Nous croyions savoir ce qu’était la raison, que nous la vouassions aux gémonies comme responsable de tous les maux du XXe siècle, ou que nous défendissions bec et ongles ses Lumières contre les obscurantismes. Mais voici un livre, L’énigme de la raison d’Hugo Mercier et Dan Sperber, qui promet de mettre d’accord adversaires et défenseurs : la raison n’existe pas, l’évolution nous a dotés du pouvoir de raisonner, mais juste au sens de la chanson : « Moi je dis que les bonbons valent mieux que la raison ». La dame de nos pensées n’existe tout simplement pas.
Hugo Mercier et Dan Sperber, L’énigme de la raison. Trad. de l’anglais par Abel Gerschenfeld. Odile Jacob, 448 p., 29.90 €
Il y a deux manières de résoudre une énigme, comme celle de l’Atlantide. Ou bien l’on montre que l’entité recherchée n’existe pas, ou bien l’on montre qu’il existe bien une chose qu’on a pu désigner par ce nom, mais qu’elle n’est pas ce que l’on croyait. La résolution de l’énigme de la raison par Hugo Mercier et Dan Sperber hésite entre les deux solutions. Ils soutiennent que la raison, telle que l’entendent la tradition philosophique et le sens commun, n’existe pas, mais qu’il existe une capacité humaine, celle d’argumenter dans des contextes sociaux, qui en tient lieu.

----------

**Consigne:**
D'après le texte sur le livre L'énigme de la raison, quelle capacité humaine tient lieu de raison selon Hugo Mercier et Dan Sperber ?

----------

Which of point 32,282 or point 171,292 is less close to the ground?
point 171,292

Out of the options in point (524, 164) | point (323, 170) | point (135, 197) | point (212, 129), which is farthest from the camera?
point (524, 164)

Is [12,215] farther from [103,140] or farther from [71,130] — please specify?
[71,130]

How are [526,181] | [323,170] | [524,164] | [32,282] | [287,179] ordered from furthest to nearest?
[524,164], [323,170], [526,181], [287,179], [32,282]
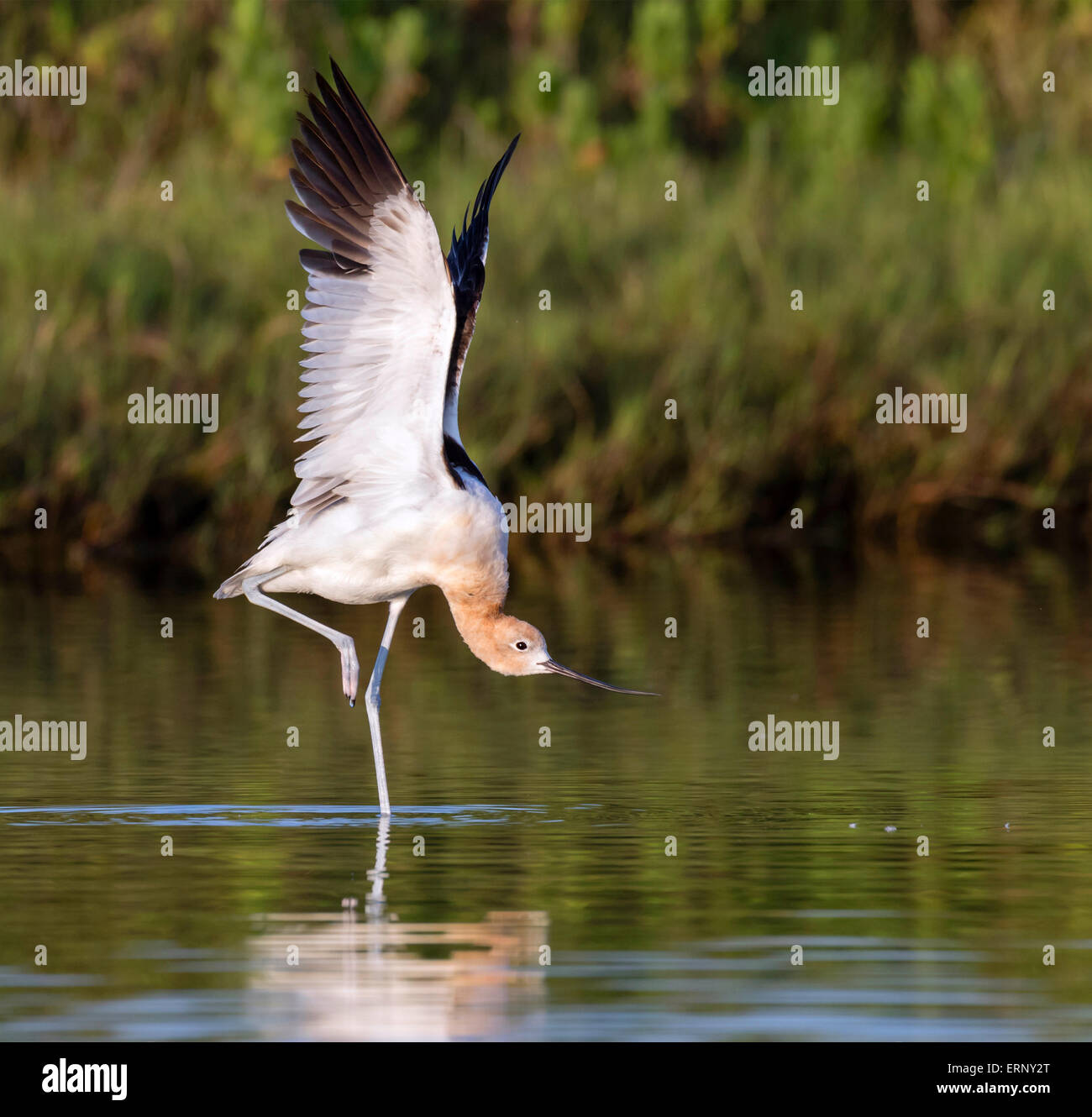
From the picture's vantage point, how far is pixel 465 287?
11.1 m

----------

**Réponse:**
La capacité d'argumenter dans des contextes sociaux.